STATED PROBLEM.
Continue the passage about the boycott of Iraq's elections from the point where it stops.

Given the enormous toll in Iraqi lives exacted by insurgent attacks, however, the boycotters’ and abstainers’ bet is risky. The May 2004 CPA poll finding 55 percent of Iraqis effectively blaming the US occupation for the country’s lack of security did not find a majority calling for an immediate withdrawal of US troops. Attitudes toward the occupation retain this seeming schizophrenia, in part because of deep popular distrust of the motivations of ancien regime and salafi elements in the insurgency, not to mention revulsion at some of the guerrillas’ tactics. Many Iraqis also fear that the new Iraqi security forces cannot protect them, and that party militias might fill the vacuum if US and other foreign troops left the country.

Time will tell if the boycotters calculated correctly that the new Iraqi government will soon lose the confidence of the people and that, in the long run, their non-participation will win them the reputation they seek as the genuine nationalist opposition. The boycotters’ behavior bespeaks their own uncertainty. The Iraqi Islamist Party called for a boycott after ballots were printed listing its slate of candidates, and Sadrist candidates remain on the ballot even as allied clerics in East Baghdad tell Sadr’s followers they “should instead seek God’s help in meeting their demands.” It is clear, however, that the differential degrees of trust in the elections reflect a sectarian rift in the country. The US-backed state-building process has already widened this divide. The elections could widen the gap further, particularly if the boycotters were wrong about the new government’s popular support.

GIVEN DATA.
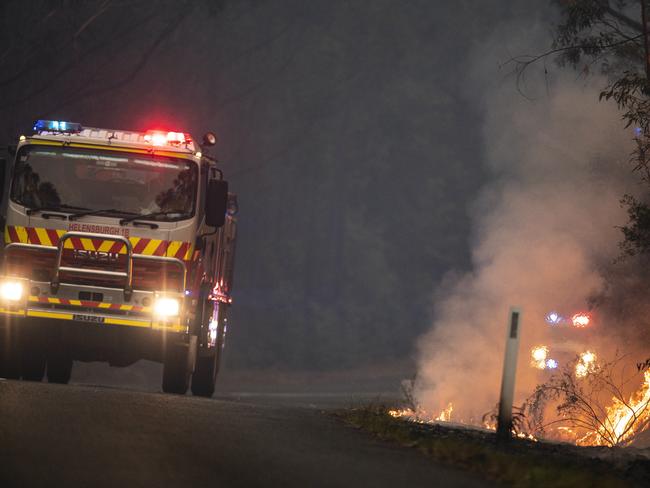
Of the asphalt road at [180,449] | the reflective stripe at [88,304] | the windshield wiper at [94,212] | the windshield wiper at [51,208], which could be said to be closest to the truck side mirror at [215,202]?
the windshield wiper at [94,212]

FINAL RESULT.
Sectarian politics, or more accurately perceptions thereof, are perhaps the biggest reason why the election results are in fact crucial for Iraq’s political future. For the majority Shiite Arab population, the elections are an opportunity to dominate the assembly that will fill the ministries and appoint a committee to draft the permanent constitution. Most Western commentary assumes that the 228-member list of the United Iraqi Alliance (UIA), put together by a committee linked to Grand Ayatollah Ali Sistani, will emerge with a majority of seats. While Sistani has not explicitly endorsed the list, some of his top lieutenants are prominent UIA candidates and he has issued a fatwa (religious injunction) instructing all Iraqis that voting is a religious duty. Those who assume that Shiites will vote solely along sectarian lines put two and two together. A corollary assumption is that a UIA victory will empower the Shiite religious parties, the Supreme Council for the Islamic Revolution in Iraq and Da’wa, whose delegates would then seek to enshrine Islam as the sole source of legislation under the permanent constitution or bow to the wishes of Tehran about Iraqi foreign policy. None of these assumptions are necessarily warranted.

Rampant insecurity, together with the Sunni Arab and nationalist boycott, certainly favors the chances of the UIA to win big. But the Arab Shia may surprise observers with their electoral preferences. Local candidates unaffiliated with the UIA may capitalize on long-standing ambivalence toward the formerly exiled religious parties in towns like Basra, Dhi Qar, Kut and even Najaf. In particular, the Supreme Council for the Islamic Revolution in Iraq (SCIRI) and its Badr Brigades are regarded by many Shia as too close to Iran. In Basra, as Anthony Shadid reported in the January 25 Washington Post, residents are disaffected after over a year of SCIRI government. The Islamists have been no better at restoring basic services on the municipal level than the US Army Corps of Engineers and Bechtel at the national level.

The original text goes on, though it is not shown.